WRITTEN TASK 1: List the sweet and simple moments that the blog post about catching up names as being savored this summer.
WRITTEN TASK 2: Return the passage of the blog post about catching up between "Prosphora–All Gift" and "better my baking.", inclusive.
WRITTEN TASK 3: According to the blog post about catching up, how many loaves were baked during the day of trial baking?

== SOURCE EXTRACT

Catching Up

Apart from an amazing week away in the mountains with my family–a week when I napped three times a day and sat by the river more than cooked, or baked, or anything–it seems all I’m doing these days is catching up. The garden needs tending, writing projects await, guests are here, new recipes want to be tried, and kids continually beg for rides. It’s summer!

And I haven’t quite settled into this new routine. I’m still adjusting, but at the same time savoring many sweet and simple moments. Plums. A dinner outside on the patio. Ping pong 🙂 A new draft of a story. Cousins. The fountain gurgling outside my bedroom window.

And even though I’m doing plenty of giving–the rides, the laundry, the cleaning…I’m missing the baking and all that that has meant in my life these last few years. And to feed that missing link–I recently read this inspiring story of nine, very generous baking nanas. If you haven’t read it–take the time. I cried most of the way through. Anyway, today, there’s bread in the oven! I feel a renewed effort welling in me, and that makes me happy.

Tell me, what’s making you happy these summer days? Are you in catch up mode, too?

Prosphora–All Gift

Recently I posted an open letter to prosphora bakers, asking for their help in uncovering some of the secrets of making the perfect loaf of bread for church. The discussion ran from the original post, to a stream of comments on Facebook, to a final landing place of photos on my own Facebook page. All of this was amidst a whole day of trial baking–nine loaves in all–four batches of bread–and the hopes that I might continue my learning and better my baking.

====
== RECORD LIST

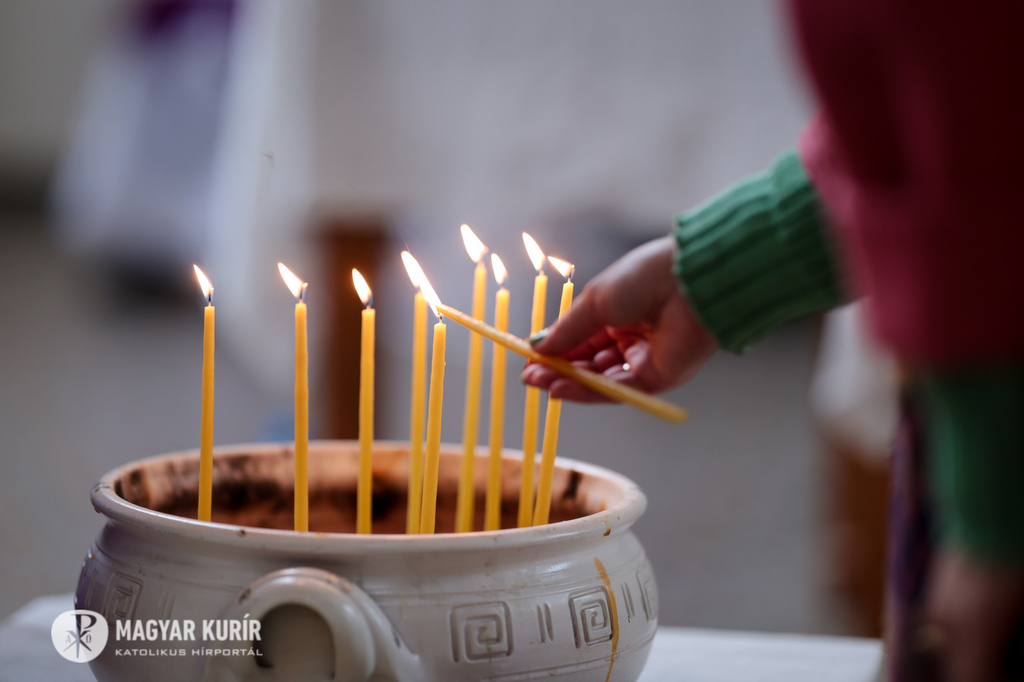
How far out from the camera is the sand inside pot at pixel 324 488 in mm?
475

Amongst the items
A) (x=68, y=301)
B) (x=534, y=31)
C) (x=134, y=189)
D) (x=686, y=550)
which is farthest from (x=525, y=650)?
(x=68, y=301)

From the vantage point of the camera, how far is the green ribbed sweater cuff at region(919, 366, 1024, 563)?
0.73 feet

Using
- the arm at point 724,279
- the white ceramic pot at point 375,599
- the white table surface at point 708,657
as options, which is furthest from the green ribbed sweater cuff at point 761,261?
the white table surface at point 708,657

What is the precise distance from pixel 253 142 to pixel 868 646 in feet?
2.00

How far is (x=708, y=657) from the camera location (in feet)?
1.76

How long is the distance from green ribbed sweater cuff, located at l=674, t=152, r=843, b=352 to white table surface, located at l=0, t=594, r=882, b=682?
22 cm

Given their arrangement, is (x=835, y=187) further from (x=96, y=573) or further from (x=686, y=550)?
(x=686, y=550)

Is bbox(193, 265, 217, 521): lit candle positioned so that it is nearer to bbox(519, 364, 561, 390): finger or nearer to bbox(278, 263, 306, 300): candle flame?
bbox(278, 263, 306, 300): candle flame

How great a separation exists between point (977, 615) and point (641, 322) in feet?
0.85

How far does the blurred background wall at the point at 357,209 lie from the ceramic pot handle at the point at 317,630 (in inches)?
11.9

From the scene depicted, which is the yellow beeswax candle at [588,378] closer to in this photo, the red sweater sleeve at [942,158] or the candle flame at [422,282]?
the candle flame at [422,282]

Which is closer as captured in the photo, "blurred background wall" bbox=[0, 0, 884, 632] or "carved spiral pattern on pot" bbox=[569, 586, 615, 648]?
"carved spiral pattern on pot" bbox=[569, 586, 615, 648]

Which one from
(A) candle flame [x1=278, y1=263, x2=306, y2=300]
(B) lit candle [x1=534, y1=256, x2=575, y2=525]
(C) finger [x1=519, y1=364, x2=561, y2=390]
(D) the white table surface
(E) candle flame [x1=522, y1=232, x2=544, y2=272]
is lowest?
(D) the white table surface

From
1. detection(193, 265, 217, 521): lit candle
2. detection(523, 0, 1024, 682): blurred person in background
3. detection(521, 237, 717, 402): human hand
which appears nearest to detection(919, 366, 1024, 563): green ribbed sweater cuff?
detection(523, 0, 1024, 682): blurred person in background
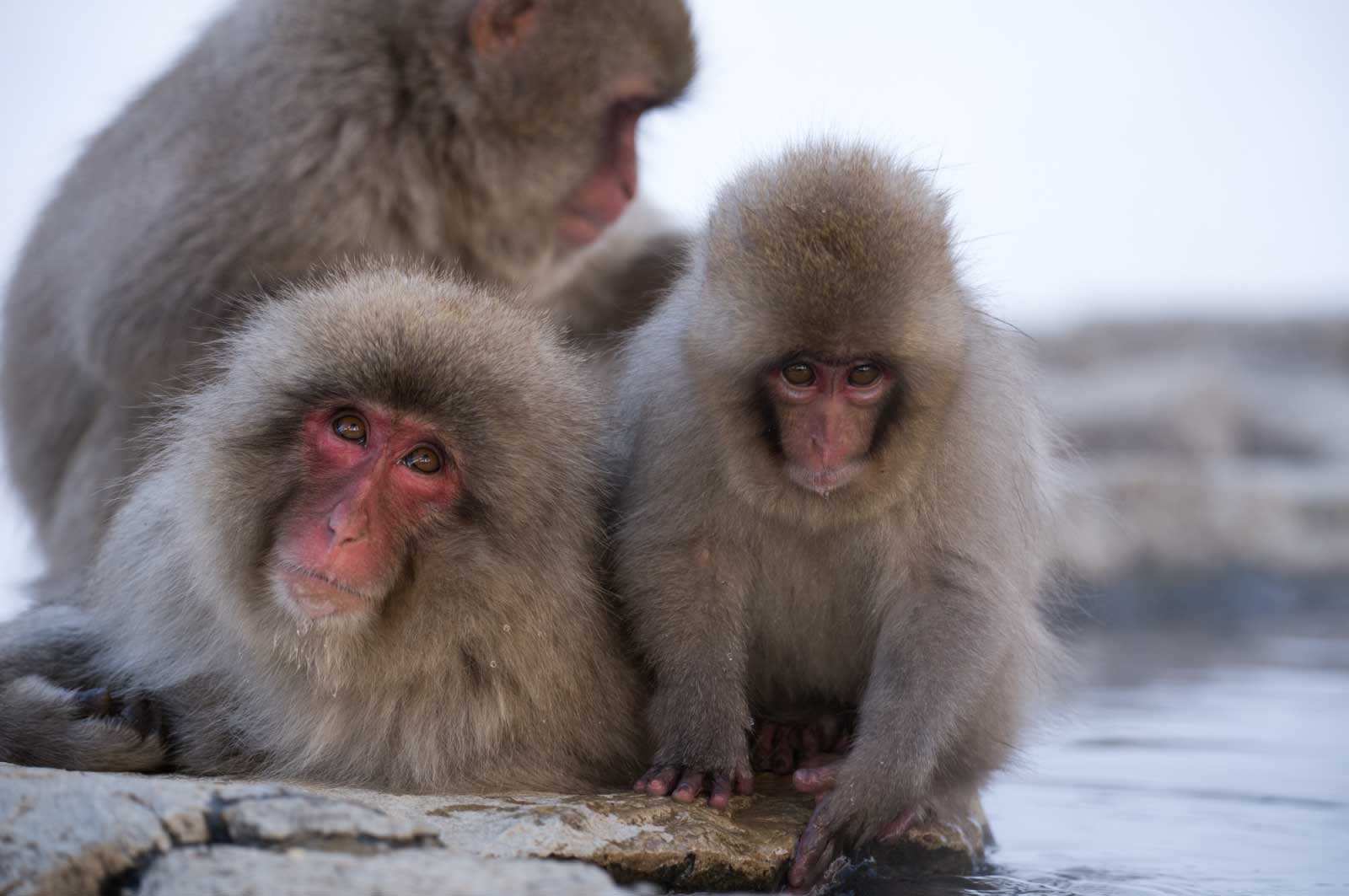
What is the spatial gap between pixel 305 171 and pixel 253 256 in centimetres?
29

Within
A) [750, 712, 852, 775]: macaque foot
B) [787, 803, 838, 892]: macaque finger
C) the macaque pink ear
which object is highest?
the macaque pink ear

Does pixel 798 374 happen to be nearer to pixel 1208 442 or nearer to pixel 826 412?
pixel 826 412

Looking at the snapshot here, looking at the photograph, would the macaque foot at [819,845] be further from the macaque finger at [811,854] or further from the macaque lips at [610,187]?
the macaque lips at [610,187]

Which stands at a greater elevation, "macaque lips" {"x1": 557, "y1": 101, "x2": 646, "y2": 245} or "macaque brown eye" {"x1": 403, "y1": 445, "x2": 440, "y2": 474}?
"macaque lips" {"x1": 557, "y1": 101, "x2": 646, "y2": 245}

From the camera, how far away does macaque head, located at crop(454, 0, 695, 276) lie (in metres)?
4.82

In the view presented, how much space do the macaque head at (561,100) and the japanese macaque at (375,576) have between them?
1.46 metres

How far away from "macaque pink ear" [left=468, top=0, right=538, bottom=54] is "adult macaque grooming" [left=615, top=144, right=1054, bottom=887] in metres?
1.62

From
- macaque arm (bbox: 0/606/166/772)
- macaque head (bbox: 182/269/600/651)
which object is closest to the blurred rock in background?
macaque head (bbox: 182/269/600/651)

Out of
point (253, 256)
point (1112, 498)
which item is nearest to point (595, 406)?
point (253, 256)

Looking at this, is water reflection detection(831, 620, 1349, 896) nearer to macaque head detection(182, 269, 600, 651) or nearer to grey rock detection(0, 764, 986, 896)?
grey rock detection(0, 764, 986, 896)

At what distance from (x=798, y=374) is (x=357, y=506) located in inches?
33.6

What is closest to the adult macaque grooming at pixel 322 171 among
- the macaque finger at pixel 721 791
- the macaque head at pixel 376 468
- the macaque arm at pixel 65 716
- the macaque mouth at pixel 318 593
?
the macaque arm at pixel 65 716

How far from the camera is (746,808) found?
326 centimetres

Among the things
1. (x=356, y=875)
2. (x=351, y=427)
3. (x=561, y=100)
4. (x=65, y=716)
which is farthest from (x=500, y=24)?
(x=356, y=875)
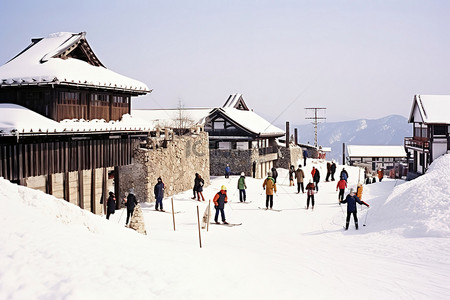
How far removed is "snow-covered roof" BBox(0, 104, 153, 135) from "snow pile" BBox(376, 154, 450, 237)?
1239cm

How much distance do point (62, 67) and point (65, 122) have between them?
7.67 ft

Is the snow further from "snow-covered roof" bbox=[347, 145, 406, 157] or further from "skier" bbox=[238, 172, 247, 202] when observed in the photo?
"snow-covered roof" bbox=[347, 145, 406, 157]

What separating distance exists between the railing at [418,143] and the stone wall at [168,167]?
19.2 metres

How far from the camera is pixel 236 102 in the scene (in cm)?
4616

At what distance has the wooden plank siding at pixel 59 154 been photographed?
15523mm

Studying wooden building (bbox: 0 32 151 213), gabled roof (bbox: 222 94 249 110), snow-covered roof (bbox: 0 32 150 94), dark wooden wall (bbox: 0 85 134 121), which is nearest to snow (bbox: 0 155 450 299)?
wooden building (bbox: 0 32 151 213)

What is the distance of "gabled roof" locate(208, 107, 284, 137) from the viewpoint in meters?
40.2

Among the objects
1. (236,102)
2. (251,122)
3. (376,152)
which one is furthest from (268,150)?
(376,152)

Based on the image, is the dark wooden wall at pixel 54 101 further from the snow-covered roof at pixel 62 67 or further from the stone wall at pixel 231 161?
the stone wall at pixel 231 161

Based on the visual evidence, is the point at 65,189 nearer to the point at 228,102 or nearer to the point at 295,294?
the point at 295,294

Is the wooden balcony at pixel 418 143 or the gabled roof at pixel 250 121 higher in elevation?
the gabled roof at pixel 250 121

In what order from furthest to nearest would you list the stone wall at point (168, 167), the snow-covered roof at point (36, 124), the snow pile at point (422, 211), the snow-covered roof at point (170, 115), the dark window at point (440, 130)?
the snow-covered roof at point (170, 115), the dark window at point (440, 130), the stone wall at point (168, 167), the snow-covered roof at point (36, 124), the snow pile at point (422, 211)

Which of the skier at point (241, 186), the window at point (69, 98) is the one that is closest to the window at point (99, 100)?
the window at point (69, 98)

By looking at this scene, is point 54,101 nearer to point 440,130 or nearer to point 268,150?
point 268,150
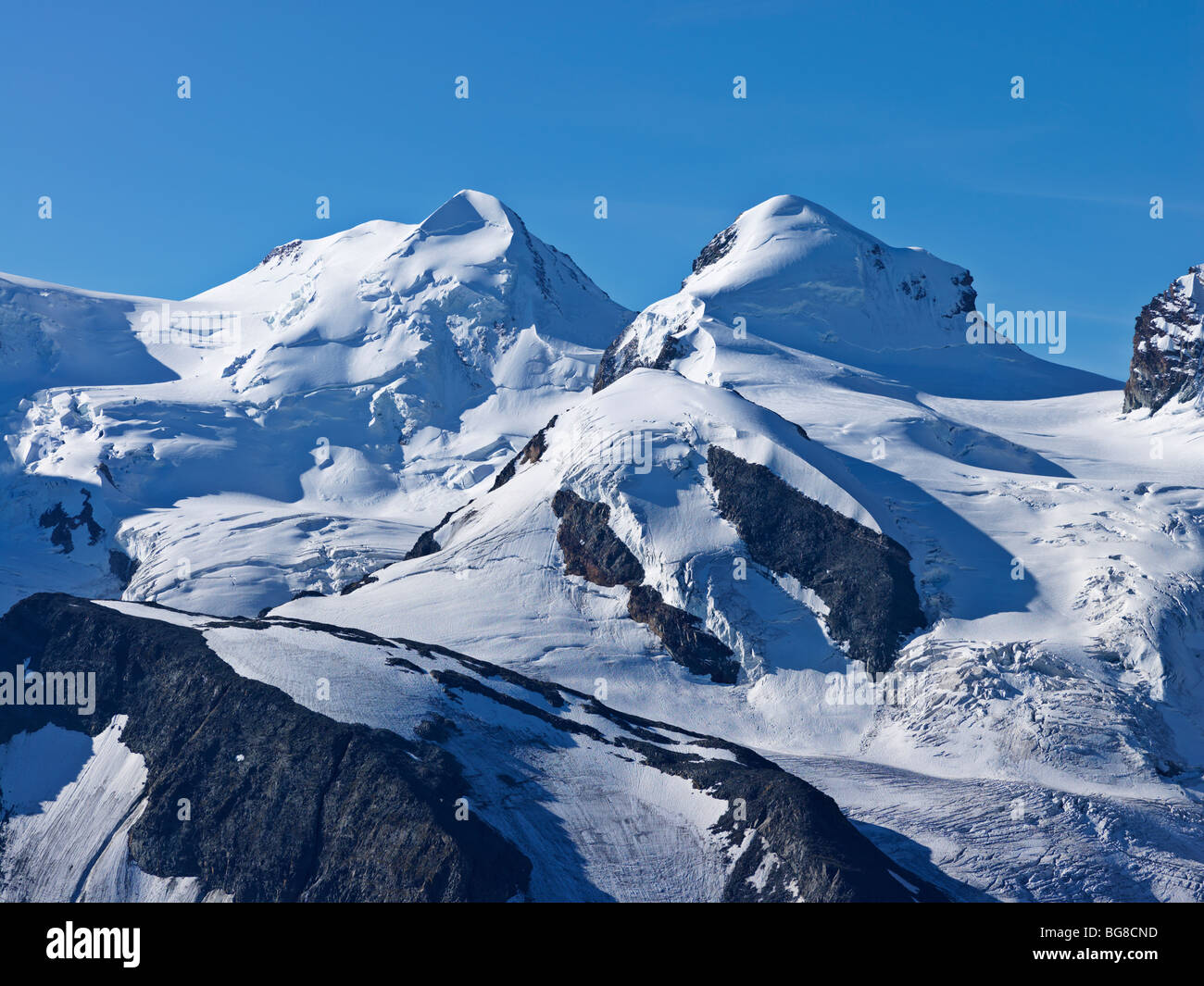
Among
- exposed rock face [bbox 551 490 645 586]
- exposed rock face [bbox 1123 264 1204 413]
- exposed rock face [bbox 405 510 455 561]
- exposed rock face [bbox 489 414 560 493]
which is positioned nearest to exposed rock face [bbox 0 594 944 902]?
exposed rock face [bbox 551 490 645 586]

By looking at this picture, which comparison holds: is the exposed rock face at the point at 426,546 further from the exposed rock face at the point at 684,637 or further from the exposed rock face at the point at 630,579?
the exposed rock face at the point at 684,637

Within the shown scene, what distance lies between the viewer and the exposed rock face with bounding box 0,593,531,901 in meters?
92.2

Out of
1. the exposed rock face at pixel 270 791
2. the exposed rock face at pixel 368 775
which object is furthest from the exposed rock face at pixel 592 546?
the exposed rock face at pixel 270 791

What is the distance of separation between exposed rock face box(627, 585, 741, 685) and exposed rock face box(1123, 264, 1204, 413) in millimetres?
85422

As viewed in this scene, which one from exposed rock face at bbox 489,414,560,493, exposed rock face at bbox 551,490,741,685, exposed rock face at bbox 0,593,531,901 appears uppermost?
exposed rock face at bbox 489,414,560,493

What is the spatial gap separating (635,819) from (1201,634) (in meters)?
58.2

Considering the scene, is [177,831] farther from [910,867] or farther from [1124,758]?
[1124,758]

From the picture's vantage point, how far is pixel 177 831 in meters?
98.4

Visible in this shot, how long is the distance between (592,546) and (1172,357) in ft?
283

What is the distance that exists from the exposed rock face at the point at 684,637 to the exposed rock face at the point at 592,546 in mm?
2798

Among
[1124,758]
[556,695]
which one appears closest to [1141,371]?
[1124,758]

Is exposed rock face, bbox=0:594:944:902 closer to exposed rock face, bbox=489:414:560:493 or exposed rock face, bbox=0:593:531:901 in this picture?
exposed rock face, bbox=0:593:531:901

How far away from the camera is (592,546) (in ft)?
470
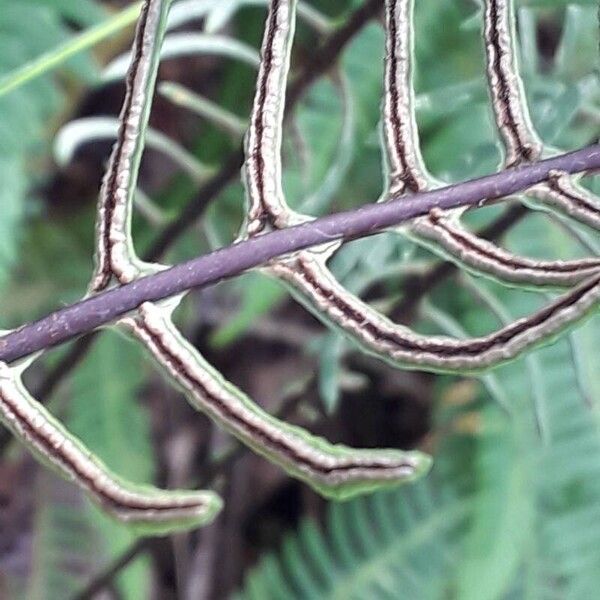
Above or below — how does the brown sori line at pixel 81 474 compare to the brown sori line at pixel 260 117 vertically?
below

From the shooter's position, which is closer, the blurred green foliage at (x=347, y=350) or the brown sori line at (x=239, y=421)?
the brown sori line at (x=239, y=421)

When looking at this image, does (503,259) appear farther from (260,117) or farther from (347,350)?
(347,350)

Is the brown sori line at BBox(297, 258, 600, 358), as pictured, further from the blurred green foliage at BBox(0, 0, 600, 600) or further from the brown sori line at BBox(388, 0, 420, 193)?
the blurred green foliage at BBox(0, 0, 600, 600)

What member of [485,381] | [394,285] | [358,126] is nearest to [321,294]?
[485,381]

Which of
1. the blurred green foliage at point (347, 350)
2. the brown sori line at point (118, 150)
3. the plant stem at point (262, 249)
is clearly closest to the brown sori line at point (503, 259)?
the plant stem at point (262, 249)

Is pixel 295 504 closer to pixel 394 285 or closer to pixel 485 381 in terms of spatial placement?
pixel 394 285

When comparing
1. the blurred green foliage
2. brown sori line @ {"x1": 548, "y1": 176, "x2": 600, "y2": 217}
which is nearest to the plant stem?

====

TASK ANSWER 1:
Plums
A dinner outside on the patio
Ping pong
A new draft of a story
Cousins
The fountain gurgling outside my bedroom window

TASK ANSWER 2:
Prosphora–All Gift

Recently I posted an open letter to prosphora bakers, asking for their help in uncovering some of the secrets of making the perfect loaf of bread for church. The discussion ran from the original post, to a stream of comments on Facebook, to a final landing place of photos on my own Facebook page. All of this was amidst a whole day of trial baking–nine loaves in all–four batches of bread–and the hopes that I might continue my learning and better my baking.

TASK ANSWER 3: Nine loaves, in four batches.